Three market dynamics that offer interesting opportunities in the Netherlands
Last December we wrote the following blog regarding our outlook on the market. Now, shortly after, unfortunately it looks like we were right. Take some time to read our three takeaways that are still in place and will offer interesting opportunities;
Three key market and regulatory dynamics are combining to form a perfect storm for distressed investing. Ready to be unleashed when the current period of economic boom comes to its unavoidable end.
Corporate debt levels are rising to an all-time high with a similar increase in likelihood that these debt positions cannot be serviced and become default. Under increasing regulatory scrutiny banks are looking for 3rd parties to take these non-performing loans off their balance sheets at a discount. The Dutch restructuring regulation WHOA offers the holder of these (senior) debt positions significant firepower to effectively restructure the company.
Debt is on a record run. Global debt levels are higher than ever before. In its November Debt Monitor the Institute of International Finance (IIF) reported that global debt hit a record high of over $250 trillion, estimating that the bulk of global debt comes at the account of companies and sovereigns. China and the US in particular leading the way. Record-low interest rates have made it extremely easy to borrow more money.
The International Monetary Fund (IMF) last month escalated its warnings about high levels of risky corporate debt. The IMF warned that almost 40%, or around $19 trillion, of the corporate debt in major economies such as the U.S., China, Japan, Germany, Britain, France, Italy and Spain was at risk of default in the event of another global economic downturn. Where the IMF defined debt 'at risk' when firm's earnings would no longer cover the cost of their interest expenses.
The IMF also warned that the outlook for firms has weakened despite the very low interest costs. Debt has risen and is increasingly used for financial risk-taking—to fund corporate payouts to investors, as well as mergers and acquisitions (M&A).

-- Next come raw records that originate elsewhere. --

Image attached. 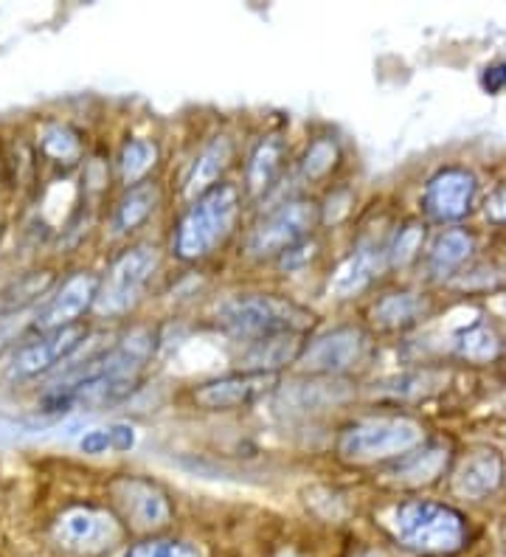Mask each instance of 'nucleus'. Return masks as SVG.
Wrapping results in <instances>:
<instances>
[{
	"label": "nucleus",
	"instance_id": "nucleus-1",
	"mask_svg": "<svg viewBox=\"0 0 506 557\" xmlns=\"http://www.w3.org/2000/svg\"><path fill=\"white\" fill-rule=\"evenodd\" d=\"M217 324L234 338L259 344V341L307 333L316 324V315L291 299H279L270 293H245V296H231L217 307Z\"/></svg>",
	"mask_w": 506,
	"mask_h": 557
},
{
	"label": "nucleus",
	"instance_id": "nucleus-2",
	"mask_svg": "<svg viewBox=\"0 0 506 557\" xmlns=\"http://www.w3.org/2000/svg\"><path fill=\"white\" fill-rule=\"evenodd\" d=\"M239 206H243V198L234 184H217L197 195L177 223L175 239H172L177 257L197 262L214 253L234 232Z\"/></svg>",
	"mask_w": 506,
	"mask_h": 557
},
{
	"label": "nucleus",
	"instance_id": "nucleus-3",
	"mask_svg": "<svg viewBox=\"0 0 506 557\" xmlns=\"http://www.w3.org/2000/svg\"><path fill=\"white\" fill-rule=\"evenodd\" d=\"M394 535L403 546L422 555H451L467 541L461 512L439 502H405L394 510Z\"/></svg>",
	"mask_w": 506,
	"mask_h": 557
},
{
	"label": "nucleus",
	"instance_id": "nucleus-4",
	"mask_svg": "<svg viewBox=\"0 0 506 557\" xmlns=\"http://www.w3.org/2000/svg\"><path fill=\"white\" fill-rule=\"evenodd\" d=\"M425 440L422 425L408 417H369V420L351 422L337 440V454L346 462L371 465L385 459H399L408 450L419 448Z\"/></svg>",
	"mask_w": 506,
	"mask_h": 557
},
{
	"label": "nucleus",
	"instance_id": "nucleus-5",
	"mask_svg": "<svg viewBox=\"0 0 506 557\" xmlns=\"http://www.w3.org/2000/svg\"><path fill=\"white\" fill-rule=\"evenodd\" d=\"M158 271L156 245H135L115 259L108 276L99 278L94 310L99 315H122L133 310Z\"/></svg>",
	"mask_w": 506,
	"mask_h": 557
},
{
	"label": "nucleus",
	"instance_id": "nucleus-6",
	"mask_svg": "<svg viewBox=\"0 0 506 557\" xmlns=\"http://www.w3.org/2000/svg\"><path fill=\"white\" fill-rule=\"evenodd\" d=\"M321 214L312 200H287L276 206L268 218L250 232L248 253L254 259H273L301 245L310 237V232L318 225Z\"/></svg>",
	"mask_w": 506,
	"mask_h": 557
},
{
	"label": "nucleus",
	"instance_id": "nucleus-7",
	"mask_svg": "<svg viewBox=\"0 0 506 557\" xmlns=\"http://www.w3.org/2000/svg\"><path fill=\"white\" fill-rule=\"evenodd\" d=\"M54 537L62 549L76 555H101L122 541V521L108 510L74 507L57 518Z\"/></svg>",
	"mask_w": 506,
	"mask_h": 557
},
{
	"label": "nucleus",
	"instance_id": "nucleus-8",
	"mask_svg": "<svg viewBox=\"0 0 506 557\" xmlns=\"http://www.w3.org/2000/svg\"><path fill=\"white\" fill-rule=\"evenodd\" d=\"M119 521L135 532H158L172 521V504L158 484L138 476H122L110 484Z\"/></svg>",
	"mask_w": 506,
	"mask_h": 557
},
{
	"label": "nucleus",
	"instance_id": "nucleus-9",
	"mask_svg": "<svg viewBox=\"0 0 506 557\" xmlns=\"http://www.w3.org/2000/svg\"><path fill=\"white\" fill-rule=\"evenodd\" d=\"M369 352V335L360 326H335L330 333L312 338L298 352L296 363L312 374H344L363 363Z\"/></svg>",
	"mask_w": 506,
	"mask_h": 557
},
{
	"label": "nucleus",
	"instance_id": "nucleus-10",
	"mask_svg": "<svg viewBox=\"0 0 506 557\" xmlns=\"http://www.w3.org/2000/svg\"><path fill=\"white\" fill-rule=\"evenodd\" d=\"M85 338H88V326L82 324L60 326V330L42 333L37 341H28V344L17 347V352L9 360L7 374L12 381H32V377H40V374L60 367L62 360L71 358V355L85 344Z\"/></svg>",
	"mask_w": 506,
	"mask_h": 557
},
{
	"label": "nucleus",
	"instance_id": "nucleus-11",
	"mask_svg": "<svg viewBox=\"0 0 506 557\" xmlns=\"http://www.w3.org/2000/svg\"><path fill=\"white\" fill-rule=\"evenodd\" d=\"M276 372H257V369H243V372H231L223 377H214L209 383H200L195 388L192 400L202 411H234V408L250 406L259 397H264L270 388L276 386Z\"/></svg>",
	"mask_w": 506,
	"mask_h": 557
},
{
	"label": "nucleus",
	"instance_id": "nucleus-12",
	"mask_svg": "<svg viewBox=\"0 0 506 557\" xmlns=\"http://www.w3.org/2000/svg\"><path fill=\"white\" fill-rule=\"evenodd\" d=\"M476 191H479V184H476L472 172L461 170V166H447L428 181L422 209L436 223H456L470 214Z\"/></svg>",
	"mask_w": 506,
	"mask_h": 557
},
{
	"label": "nucleus",
	"instance_id": "nucleus-13",
	"mask_svg": "<svg viewBox=\"0 0 506 557\" xmlns=\"http://www.w3.org/2000/svg\"><path fill=\"white\" fill-rule=\"evenodd\" d=\"M96 290H99V276L88 271H79L74 276H67L51 299L34 313V330L40 333H51L60 326L79 324V315L88 313L96 301Z\"/></svg>",
	"mask_w": 506,
	"mask_h": 557
},
{
	"label": "nucleus",
	"instance_id": "nucleus-14",
	"mask_svg": "<svg viewBox=\"0 0 506 557\" xmlns=\"http://www.w3.org/2000/svg\"><path fill=\"white\" fill-rule=\"evenodd\" d=\"M385 268V245L360 243L349 257L337 265L335 276L330 278V290L337 299H351L363 293Z\"/></svg>",
	"mask_w": 506,
	"mask_h": 557
},
{
	"label": "nucleus",
	"instance_id": "nucleus-15",
	"mask_svg": "<svg viewBox=\"0 0 506 557\" xmlns=\"http://www.w3.org/2000/svg\"><path fill=\"white\" fill-rule=\"evenodd\" d=\"M504 482V462L495 450H476L459 468L453 487L459 496L484 498L501 487Z\"/></svg>",
	"mask_w": 506,
	"mask_h": 557
},
{
	"label": "nucleus",
	"instance_id": "nucleus-16",
	"mask_svg": "<svg viewBox=\"0 0 506 557\" xmlns=\"http://www.w3.org/2000/svg\"><path fill=\"white\" fill-rule=\"evenodd\" d=\"M158 203H161V189H158L152 181H141V184L129 186L122 195V200L115 203L110 228H113V234H119V237L135 232L138 225L147 223L149 214L158 209Z\"/></svg>",
	"mask_w": 506,
	"mask_h": 557
},
{
	"label": "nucleus",
	"instance_id": "nucleus-17",
	"mask_svg": "<svg viewBox=\"0 0 506 557\" xmlns=\"http://www.w3.org/2000/svg\"><path fill=\"white\" fill-rule=\"evenodd\" d=\"M231 158H234V147H231V141L225 136L214 138V141L195 158L189 177H186V191H189L192 198H197V195H202L206 189L220 184L223 172L231 166Z\"/></svg>",
	"mask_w": 506,
	"mask_h": 557
},
{
	"label": "nucleus",
	"instance_id": "nucleus-18",
	"mask_svg": "<svg viewBox=\"0 0 506 557\" xmlns=\"http://www.w3.org/2000/svg\"><path fill=\"white\" fill-rule=\"evenodd\" d=\"M284 141L276 136L262 138L257 144V150L248 158V191L254 198H262L264 191L276 186L279 175L284 166Z\"/></svg>",
	"mask_w": 506,
	"mask_h": 557
},
{
	"label": "nucleus",
	"instance_id": "nucleus-19",
	"mask_svg": "<svg viewBox=\"0 0 506 557\" xmlns=\"http://www.w3.org/2000/svg\"><path fill=\"white\" fill-rule=\"evenodd\" d=\"M428 313V301L419 293L403 290L388 293L378 305L371 307V319L383 330H403V326L417 324Z\"/></svg>",
	"mask_w": 506,
	"mask_h": 557
},
{
	"label": "nucleus",
	"instance_id": "nucleus-20",
	"mask_svg": "<svg viewBox=\"0 0 506 557\" xmlns=\"http://www.w3.org/2000/svg\"><path fill=\"white\" fill-rule=\"evenodd\" d=\"M447 448L445 445H425V448H414L392 468V476L403 484H428L445 470Z\"/></svg>",
	"mask_w": 506,
	"mask_h": 557
},
{
	"label": "nucleus",
	"instance_id": "nucleus-21",
	"mask_svg": "<svg viewBox=\"0 0 506 557\" xmlns=\"http://www.w3.org/2000/svg\"><path fill=\"white\" fill-rule=\"evenodd\" d=\"M472 253V237L465 228H447L433 239L431 251H428V268L433 276H447L453 273L467 257Z\"/></svg>",
	"mask_w": 506,
	"mask_h": 557
},
{
	"label": "nucleus",
	"instance_id": "nucleus-22",
	"mask_svg": "<svg viewBox=\"0 0 506 557\" xmlns=\"http://www.w3.org/2000/svg\"><path fill=\"white\" fill-rule=\"evenodd\" d=\"M54 285V276L51 271H34L26 273L23 278L12 282L7 290H0V315L9 313H23L28 310V305L37 299H42L48 290Z\"/></svg>",
	"mask_w": 506,
	"mask_h": 557
},
{
	"label": "nucleus",
	"instance_id": "nucleus-23",
	"mask_svg": "<svg viewBox=\"0 0 506 557\" xmlns=\"http://www.w3.org/2000/svg\"><path fill=\"white\" fill-rule=\"evenodd\" d=\"M138 442V431L127 422H110V425H101V429L88 431V434L79 440V450L88 456H101V454H127L135 448Z\"/></svg>",
	"mask_w": 506,
	"mask_h": 557
},
{
	"label": "nucleus",
	"instance_id": "nucleus-24",
	"mask_svg": "<svg viewBox=\"0 0 506 557\" xmlns=\"http://www.w3.org/2000/svg\"><path fill=\"white\" fill-rule=\"evenodd\" d=\"M158 163V144L149 138H129L119 152V175L129 186L141 184Z\"/></svg>",
	"mask_w": 506,
	"mask_h": 557
},
{
	"label": "nucleus",
	"instance_id": "nucleus-25",
	"mask_svg": "<svg viewBox=\"0 0 506 557\" xmlns=\"http://www.w3.org/2000/svg\"><path fill=\"white\" fill-rule=\"evenodd\" d=\"M456 352L476 363H486L501 352V338L493 326L472 324L456 335Z\"/></svg>",
	"mask_w": 506,
	"mask_h": 557
},
{
	"label": "nucleus",
	"instance_id": "nucleus-26",
	"mask_svg": "<svg viewBox=\"0 0 506 557\" xmlns=\"http://www.w3.org/2000/svg\"><path fill=\"white\" fill-rule=\"evenodd\" d=\"M40 150L57 163H74L82 156V141L67 124L51 122L40 129Z\"/></svg>",
	"mask_w": 506,
	"mask_h": 557
},
{
	"label": "nucleus",
	"instance_id": "nucleus-27",
	"mask_svg": "<svg viewBox=\"0 0 506 557\" xmlns=\"http://www.w3.org/2000/svg\"><path fill=\"white\" fill-rule=\"evenodd\" d=\"M422 239H425V228L419 223L399 225L397 232H394V237L385 243V265H408V262L417 257L419 248H422Z\"/></svg>",
	"mask_w": 506,
	"mask_h": 557
},
{
	"label": "nucleus",
	"instance_id": "nucleus-28",
	"mask_svg": "<svg viewBox=\"0 0 506 557\" xmlns=\"http://www.w3.org/2000/svg\"><path fill=\"white\" fill-rule=\"evenodd\" d=\"M337 158H341V152H337V144L332 138H316L301 158V177L304 181H321L335 170Z\"/></svg>",
	"mask_w": 506,
	"mask_h": 557
},
{
	"label": "nucleus",
	"instance_id": "nucleus-29",
	"mask_svg": "<svg viewBox=\"0 0 506 557\" xmlns=\"http://www.w3.org/2000/svg\"><path fill=\"white\" fill-rule=\"evenodd\" d=\"M124 557H202V552L175 537H147L141 544L129 546Z\"/></svg>",
	"mask_w": 506,
	"mask_h": 557
},
{
	"label": "nucleus",
	"instance_id": "nucleus-30",
	"mask_svg": "<svg viewBox=\"0 0 506 557\" xmlns=\"http://www.w3.org/2000/svg\"><path fill=\"white\" fill-rule=\"evenodd\" d=\"M439 383L436 374L422 372V374H403V377H392V381L380 383L378 392H388L394 397H417L431 392L433 386Z\"/></svg>",
	"mask_w": 506,
	"mask_h": 557
},
{
	"label": "nucleus",
	"instance_id": "nucleus-31",
	"mask_svg": "<svg viewBox=\"0 0 506 557\" xmlns=\"http://www.w3.org/2000/svg\"><path fill=\"white\" fill-rule=\"evenodd\" d=\"M23 326H34V315L28 313V310H23V313L0 315V352H3L12 341L21 338Z\"/></svg>",
	"mask_w": 506,
	"mask_h": 557
},
{
	"label": "nucleus",
	"instance_id": "nucleus-32",
	"mask_svg": "<svg viewBox=\"0 0 506 557\" xmlns=\"http://www.w3.org/2000/svg\"><path fill=\"white\" fill-rule=\"evenodd\" d=\"M481 88L486 94H501L506 90V62H493L481 71Z\"/></svg>",
	"mask_w": 506,
	"mask_h": 557
},
{
	"label": "nucleus",
	"instance_id": "nucleus-33",
	"mask_svg": "<svg viewBox=\"0 0 506 557\" xmlns=\"http://www.w3.org/2000/svg\"><path fill=\"white\" fill-rule=\"evenodd\" d=\"M484 211L490 223H506V186H501V189H495L490 195Z\"/></svg>",
	"mask_w": 506,
	"mask_h": 557
},
{
	"label": "nucleus",
	"instance_id": "nucleus-34",
	"mask_svg": "<svg viewBox=\"0 0 506 557\" xmlns=\"http://www.w3.org/2000/svg\"><path fill=\"white\" fill-rule=\"evenodd\" d=\"M363 557H385L383 552H369V555H363Z\"/></svg>",
	"mask_w": 506,
	"mask_h": 557
}]
</instances>
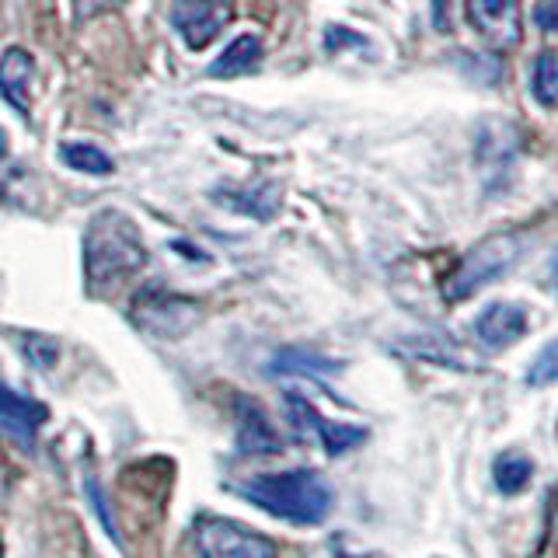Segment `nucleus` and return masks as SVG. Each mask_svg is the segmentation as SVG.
<instances>
[{
	"label": "nucleus",
	"instance_id": "1",
	"mask_svg": "<svg viewBox=\"0 0 558 558\" xmlns=\"http://www.w3.org/2000/svg\"><path fill=\"white\" fill-rule=\"evenodd\" d=\"M147 262V244L136 220L122 209H101L84 231V279L87 293L105 296L136 276Z\"/></svg>",
	"mask_w": 558,
	"mask_h": 558
},
{
	"label": "nucleus",
	"instance_id": "2",
	"mask_svg": "<svg viewBox=\"0 0 558 558\" xmlns=\"http://www.w3.org/2000/svg\"><path fill=\"white\" fill-rule=\"evenodd\" d=\"M238 493L258 510H266L287 523H301V527H314L331 513V485L311 468L296 471H276V475H258L252 482H241Z\"/></svg>",
	"mask_w": 558,
	"mask_h": 558
},
{
	"label": "nucleus",
	"instance_id": "3",
	"mask_svg": "<svg viewBox=\"0 0 558 558\" xmlns=\"http://www.w3.org/2000/svg\"><path fill=\"white\" fill-rule=\"evenodd\" d=\"M523 248H527V234L523 231H502V234L478 241L444 279V296L453 304L475 296L488 283H496L502 272H510L513 262L523 255Z\"/></svg>",
	"mask_w": 558,
	"mask_h": 558
},
{
	"label": "nucleus",
	"instance_id": "4",
	"mask_svg": "<svg viewBox=\"0 0 558 558\" xmlns=\"http://www.w3.org/2000/svg\"><path fill=\"white\" fill-rule=\"evenodd\" d=\"M196 548L203 558H276L269 537L227 517H203L196 523Z\"/></svg>",
	"mask_w": 558,
	"mask_h": 558
},
{
	"label": "nucleus",
	"instance_id": "5",
	"mask_svg": "<svg viewBox=\"0 0 558 558\" xmlns=\"http://www.w3.org/2000/svg\"><path fill=\"white\" fill-rule=\"evenodd\" d=\"M231 0H171V25L189 49H206L231 25Z\"/></svg>",
	"mask_w": 558,
	"mask_h": 558
},
{
	"label": "nucleus",
	"instance_id": "6",
	"mask_svg": "<svg viewBox=\"0 0 558 558\" xmlns=\"http://www.w3.org/2000/svg\"><path fill=\"white\" fill-rule=\"evenodd\" d=\"M468 25L493 49H513L523 39L520 0H464Z\"/></svg>",
	"mask_w": 558,
	"mask_h": 558
},
{
	"label": "nucleus",
	"instance_id": "7",
	"mask_svg": "<svg viewBox=\"0 0 558 558\" xmlns=\"http://www.w3.org/2000/svg\"><path fill=\"white\" fill-rule=\"evenodd\" d=\"M133 318L140 322V328L154 331V336H182L199 318V304L185 301V296L174 293H147L144 301L136 304Z\"/></svg>",
	"mask_w": 558,
	"mask_h": 558
},
{
	"label": "nucleus",
	"instance_id": "8",
	"mask_svg": "<svg viewBox=\"0 0 558 558\" xmlns=\"http://www.w3.org/2000/svg\"><path fill=\"white\" fill-rule=\"evenodd\" d=\"M531 331V314L523 304L496 301L475 318V339L485 349H510Z\"/></svg>",
	"mask_w": 558,
	"mask_h": 558
},
{
	"label": "nucleus",
	"instance_id": "9",
	"mask_svg": "<svg viewBox=\"0 0 558 558\" xmlns=\"http://www.w3.org/2000/svg\"><path fill=\"white\" fill-rule=\"evenodd\" d=\"M478 165L488 189H502V182L510 179V171L517 165V130L510 122L502 119L485 122V130L478 136Z\"/></svg>",
	"mask_w": 558,
	"mask_h": 558
},
{
	"label": "nucleus",
	"instance_id": "10",
	"mask_svg": "<svg viewBox=\"0 0 558 558\" xmlns=\"http://www.w3.org/2000/svg\"><path fill=\"white\" fill-rule=\"evenodd\" d=\"M287 405L293 412V423H301L304 429H311L314 436H318L322 447L328 453H345V450H353V447H360L366 440V429H360V426H342V423H328V418L318 415V409H311L301 395H290Z\"/></svg>",
	"mask_w": 558,
	"mask_h": 558
},
{
	"label": "nucleus",
	"instance_id": "11",
	"mask_svg": "<svg viewBox=\"0 0 558 558\" xmlns=\"http://www.w3.org/2000/svg\"><path fill=\"white\" fill-rule=\"evenodd\" d=\"M46 405L35 398H25L0 384V429L11 433L14 440H22L25 447L35 444V433L46 423Z\"/></svg>",
	"mask_w": 558,
	"mask_h": 558
},
{
	"label": "nucleus",
	"instance_id": "12",
	"mask_svg": "<svg viewBox=\"0 0 558 558\" xmlns=\"http://www.w3.org/2000/svg\"><path fill=\"white\" fill-rule=\"evenodd\" d=\"M238 447L244 453H276L279 447H283L279 433L269 423V415L248 398L238 401Z\"/></svg>",
	"mask_w": 558,
	"mask_h": 558
},
{
	"label": "nucleus",
	"instance_id": "13",
	"mask_svg": "<svg viewBox=\"0 0 558 558\" xmlns=\"http://www.w3.org/2000/svg\"><path fill=\"white\" fill-rule=\"evenodd\" d=\"M32 87H35V60L25 49L4 52V60H0V95H4L22 116H28Z\"/></svg>",
	"mask_w": 558,
	"mask_h": 558
},
{
	"label": "nucleus",
	"instance_id": "14",
	"mask_svg": "<svg viewBox=\"0 0 558 558\" xmlns=\"http://www.w3.org/2000/svg\"><path fill=\"white\" fill-rule=\"evenodd\" d=\"M258 60H262V39H258V35H241V39H234L220 52L217 63L209 66V74H214V77H238V74H248V70H255Z\"/></svg>",
	"mask_w": 558,
	"mask_h": 558
},
{
	"label": "nucleus",
	"instance_id": "15",
	"mask_svg": "<svg viewBox=\"0 0 558 558\" xmlns=\"http://www.w3.org/2000/svg\"><path fill=\"white\" fill-rule=\"evenodd\" d=\"M493 482L502 496H520L527 493L534 482V461L523 453H499L493 464Z\"/></svg>",
	"mask_w": 558,
	"mask_h": 558
},
{
	"label": "nucleus",
	"instance_id": "16",
	"mask_svg": "<svg viewBox=\"0 0 558 558\" xmlns=\"http://www.w3.org/2000/svg\"><path fill=\"white\" fill-rule=\"evenodd\" d=\"M531 92L534 101H541L545 109L558 105V49H541L531 66Z\"/></svg>",
	"mask_w": 558,
	"mask_h": 558
},
{
	"label": "nucleus",
	"instance_id": "17",
	"mask_svg": "<svg viewBox=\"0 0 558 558\" xmlns=\"http://www.w3.org/2000/svg\"><path fill=\"white\" fill-rule=\"evenodd\" d=\"M60 154H63V161L77 171H87V174H109L112 171L109 154L92 147V144H63Z\"/></svg>",
	"mask_w": 558,
	"mask_h": 558
},
{
	"label": "nucleus",
	"instance_id": "18",
	"mask_svg": "<svg viewBox=\"0 0 558 558\" xmlns=\"http://www.w3.org/2000/svg\"><path fill=\"white\" fill-rule=\"evenodd\" d=\"M527 384L531 388H551V384H558V339H551L534 356V363L527 366Z\"/></svg>",
	"mask_w": 558,
	"mask_h": 558
},
{
	"label": "nucleus",
	"instance_id": "19",
	"mask_svg": "<svg viewBox=\"0 0 558 558\" xmlns=\"http://www.w3.org/2000/svg\"><path fill=\"white\" fill-rule=\"evenodd\" d=\"M112 4H122V0H74V8H77V17H92L105 8H112Z\"/></svg>",
	"mask_w": 558,
	"mask_h": 558
},
{
	"label": "nucleus",
	"instance_id": "20",
	"mask_svg": "<svg viewBox=\"0 0 558 558\" xmlns=\"http://www.w3.org/2000/svg\"><path fill=\"white\" fill-rule=\"evenodd\" d=\"M353 558H384V555H374V551H371V555H353Z\"/></svg>",
	"mask_w": 558,
	"mask_h": 558
},
{
	"label": "nucleus",
	"instance_id": "21",
	"mask_svg": "<svg viewBox=\"0 0 558 558\" xmlns=\"http://www.w3.org/2000/svg\"><path fill=\"white\" fill-rule=\"evenodd\" d=\"M0 154H4V133H0Z\"/></svg>",
	"mask_w": 558,
	"mask_h": 558
},
{
	"label": "nucleus",
	"instance_id": "22",
	"mask_svg": "<svg viewBox=\"0 0 558 558\" xmlns=\"http://www.w3.org/2000/svg\"><path fill=\"white\" fill-rule=\"evenodd\" d=\"M0 558H4V551H0Z\"/></svg>",
	"mask_w": 558,
	"mask_h": 558
}]
</instances>
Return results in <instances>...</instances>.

Exposures to small and medium-sized enterprises (SMEs), syndicated leveraged loans, direct credit, and high-yield corporate bonds are particularly at risk. And banks holding such positions on their balance sheets are susceptible to losses in the scenario of an economic downturn.
Following the 2008 economic crisis banks have been subject to stability enhancing regulations. Under this mandate the EU finalized the prudential backstop regulation for banks holding non-performing loans (NPL’s) in April 2019.
The new rules introduce a ‘prudential backstop’, a minimum loss coverage for the amount of money banks need to set aside to cover losses caused by future loans that turn non-performing. Under these rules a loan with become non-performing when no payment has been made for a period of 90 days. Banks will then need to set aside more capital on the assumption that the loan will not be paid back. The level of coverage required depends whether the loan has collateral against it and the time it has been non-performing.
Per the Basel III objective this will increase the banks resilience. It will also make it much more expensive for banks to hold bad debts or NPL’s on their balance sheets. Already are we seeing increasing activity in the market with banks exploring alternatives for these positions.
In 2020 the Netherlands finally catches up with international restructuring laws by implementing the WHOA (in Dutch “Wet Homologatie Onderhands Akkoord”). This new legislation legally enforces private restructuring plans for companies on the verge of insolvency.
Grounded in the effective economic position parties would have in case of bankruptcy it allows these parties to implement a restructuring plan that becomes binding on all parties involved, including those who oppose the plan.It is the Dutch equivalent of the UK Scheme of Arrangement and the US Chapter 11. The draft bill could become effective in Q2 2020.
Subject to fairness principles it will greatly enhance the ability of debt holders and companies to effectuate a restructuring plan. The WHOA will reduce the ability of dissenting minorities or equity holders to frustrate a restructuring process. A restructuring plan can be accepted and enforced by court even if these stakeholders do not agree. It is not an insolvency procedure, which means that management remains in charge of the company throughout the WHOA process (‘debtor-in-possession’).